● Task description:
Repeat the entire listing exactly. Omit all pictures.

● Provided information:
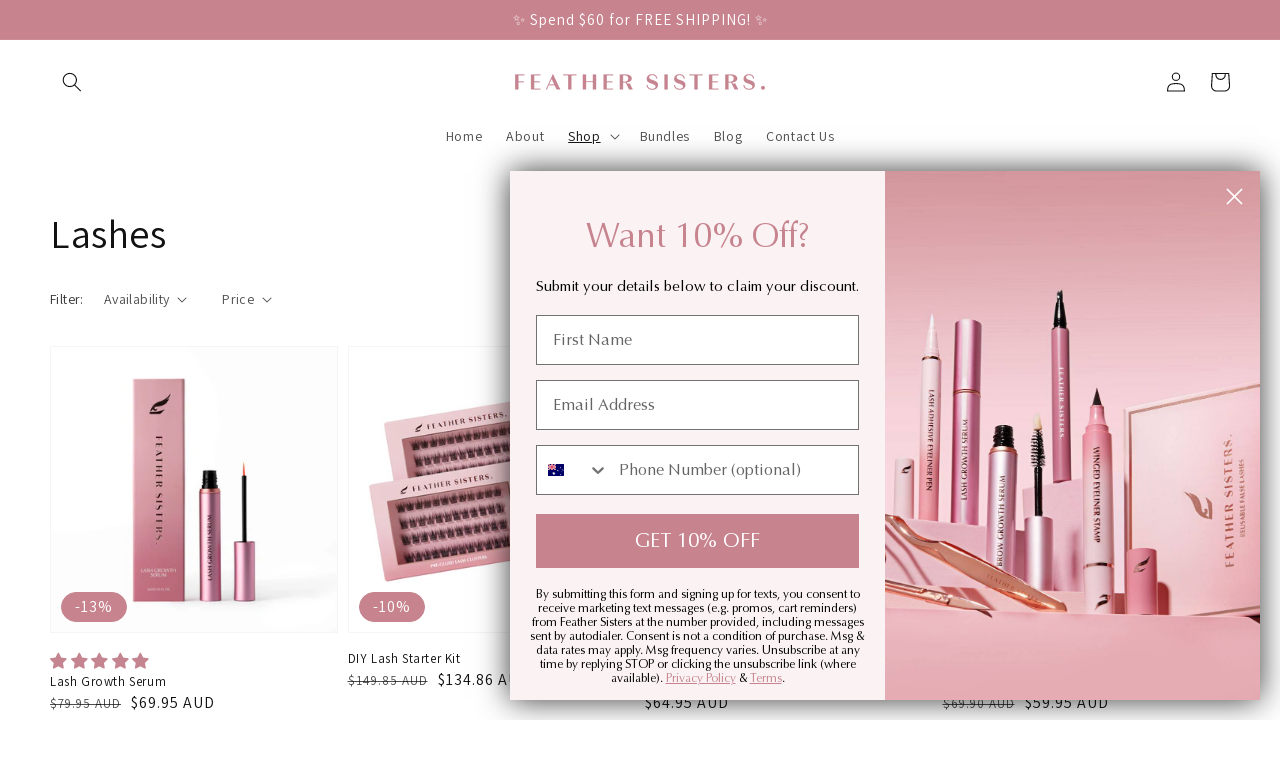

--- FILE ---
content_type: text/css
request_url: https://feather-sisters.com/cdn/shop/t/27/assets/custom.css?v=56863234687976265701659997090
body_size: -450
content:
.banner{max-width:1500px!important;margin:0 auto!important}.jdgm-ask-question-btn,.jdgm-write-rev-link,.jdgm-sort-dropdown{color:#c7848f}.jdgm-carousel-wrapper a{text-decoration:none;color:#c7848f}.jdgm-preview-badge{max-width:150px}
/*# sourceMappingURL=/cdn/shop/t/27/assets/custom.css.map?v=56863234687976265701659997090 */
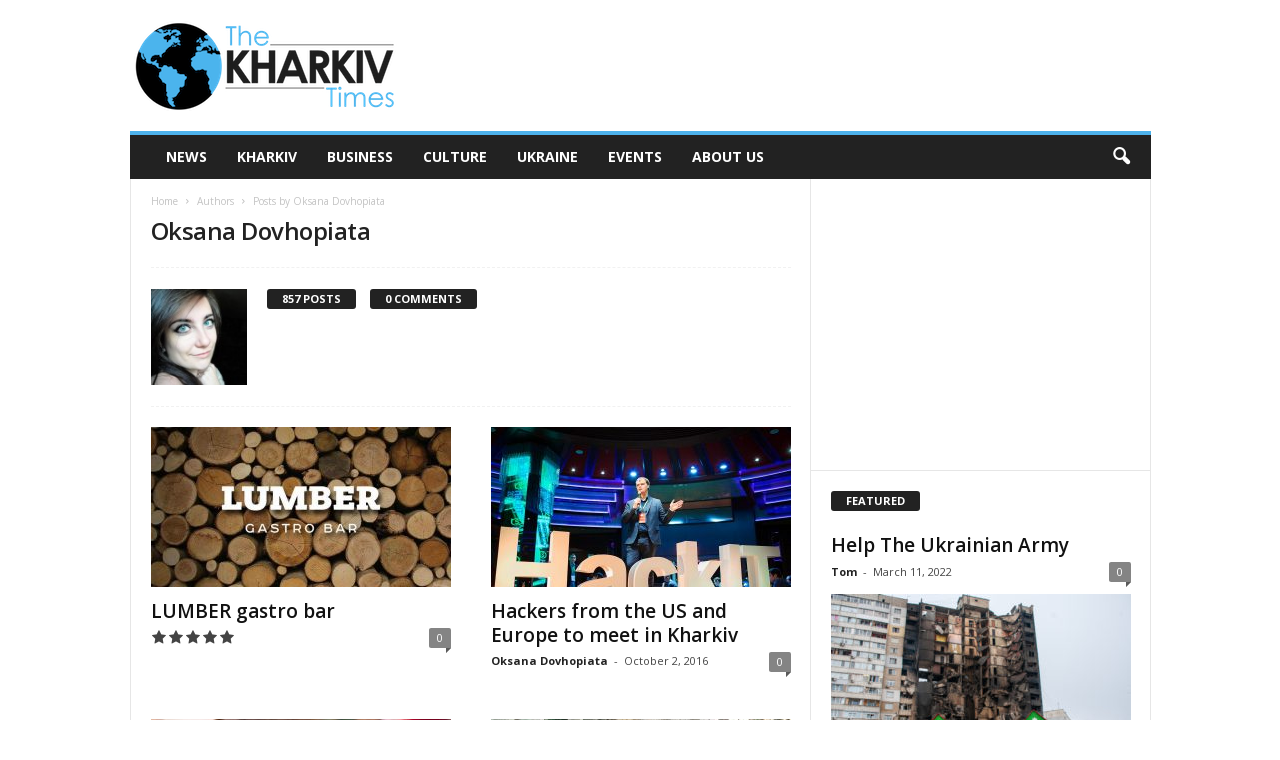

--- FILE ---
content_type: text/html; charset=utf-8
request_url: https://www.google.com/recaptcha/api2/aframe
body_size: 269
content:
<!DOCTYPE HTML><html><head><meta http-equiv="content-type" content="text/html; charset=UTF-8"></head><body><script nonce="ZSftzkJXMGA3sFgZLHFTuw">/** Anti-fraud and anti-abuse applications only. See google.com/recaptcha */ try{var clients={'sodar':'https://pagead2.googlesyndication.com/pagead/sodar?'};window.addEventListener("message",function(a){try{if(a.source===window.parent){var b=JSON.parse(a.data);var c=clients[b['id']];if(c){var d=document.createElement('img');d.src=c+b['params']+'&rc='+(localStorage.getItem("rc::a")?sessionStorage.getItem("rc::b"):"");window.document.body.appendChild(d);sessionStorage.setItem("rc::e",parseInt(sessionStorage.getItem("rc::e")||0)+1);localStorage.setItem("rc::h",'1768838273053');}}}catch(b){}});window.parent.postMessage("_grecaptcha_ready", "*");}catch(b){}</script></body></html>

● Reply to the exercise:
--- FILE ---
content_type: text/css
request_url: https://feather-sisters.com/cdn/shop/t/27/assets/custom.css?v=56863234687976265701659997090
body_size: -450
content:
.banner{max-width:1500px!important;margin:0 auto!important}.jdgm-ask-question-btn,.jdgm-write-rev-link,.jdgm-sort-dropdown{color:#c7848f}.jdgm-carousel-wrapper a{text-decoration:none;color:#c7848f}.jdgm-preview-badge{max-width:150px}
/*# sourceMappingURL=/cdn/shop/t/27/assets/custom.css.map?v=56863234687976265701659997090 */

--- FILE ---
content_type: text/html; charset=utf-8
request_url: https://www.google.com/recaptcha/api2/aframe
body_size: 269
content:
<!DOCTYPE HTML><html><head><meta http-equiv="content-type" content="text/html; charset=UTF-8"></head><body><script nonce="ZSftzkJXMGA3sFgZLHFTuw">/** Anti-fraud and anti-abuse applications only. See google.com/recaptcha */ try{var clients={'sodar':'https://pagead2.googlesyndication.com/pagead/sodar?'};window.addEventListener("message",function(a){try{if(a.source===window.parent){var b=JSON.parse(a.data);var c=clients[b['id']];if(c){var d=document.createElement('img');d.src=c+b['params']+'&rc='+(localStorage.getItem("rc::a")?sessionStorage.getItem("rc::b"):"");window.document.body.appendChild(d);sessionStorage.setItem("rc::e",parseInt(sessionStorage.getItem("rc::e")||0)+1);localStorage.setItem("rc::h",'1768838273053');}}}catch(b){}});window.parent.postMessage("_grecaptcha_ready", "*");}catch(b){}</script></body></html>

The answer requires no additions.